The same is true for Aeden Rowell, 22, a transgender man and Duluth, GA resident who shared his story during the press conference of being raised in conservative Jackson County, GA, in a religious family who were members of the same Episcopal church as Gov. Brian Kemp.
“I played the role that was expected of me, but like any performance that lasts too long, it drained me,” Rowell said.
“My religious community support gave me the strength to get me through a difficult time in my life. But that support alone could not change the way I saw myself in the mirror. I needed medical care, life-saving care, gender-affirming care, so when I looked at my reflection, I saw the person who I knew I always was,” he added.
Rowell had one question for lawmakers inside the Capitol working to convince their colleagues and Georgians that his existence as a transgender person poses a threat.

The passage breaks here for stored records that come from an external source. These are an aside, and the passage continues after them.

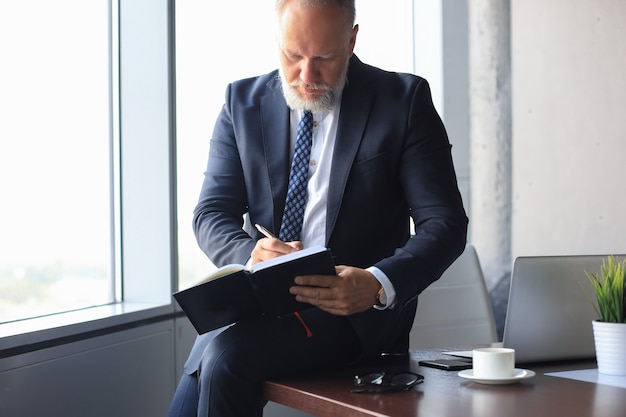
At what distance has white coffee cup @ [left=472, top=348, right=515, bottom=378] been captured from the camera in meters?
1.56

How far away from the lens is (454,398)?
145cm

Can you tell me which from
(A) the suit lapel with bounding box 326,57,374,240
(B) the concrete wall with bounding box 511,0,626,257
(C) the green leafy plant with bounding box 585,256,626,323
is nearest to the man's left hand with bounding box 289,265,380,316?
(A) the suit lapel with bounding box 326,57,374,240

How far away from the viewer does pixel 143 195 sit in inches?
115

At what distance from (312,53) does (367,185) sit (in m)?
0.37

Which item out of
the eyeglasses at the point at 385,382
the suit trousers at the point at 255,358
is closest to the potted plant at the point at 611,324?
the eyeglasses at the point at 385,382

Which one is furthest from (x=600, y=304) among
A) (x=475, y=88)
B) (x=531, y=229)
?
(x=475, y=88)

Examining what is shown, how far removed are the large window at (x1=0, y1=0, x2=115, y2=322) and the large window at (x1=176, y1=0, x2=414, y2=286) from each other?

“I ask you this: think about someone in your life who you love. If they came out to you as transgender, how would you react?” We are your friends. We are your neighbors. We are your children. We sit beside you in church pews, in classrooms, in communities with you across this state. We are not a threat, but right now, our lives are under threat,”Rowell said.

Still, according to Jeff Graham, executive director of Georgia Equality, there is reason for hope.
“Change happens all the time. And change will happen for the transgender community here in Georgia as well,” Graham said.
“We are fighting laws that want to take us backward. The challenges are real, but we’ve survived it all before. We are the most resilient community imaginable. We will make sure that people have access to medical care. We will make sure that our young people have the support they need,” he added. “And we will eventually win these laws in Georgia and find a day when they stop coming after us.”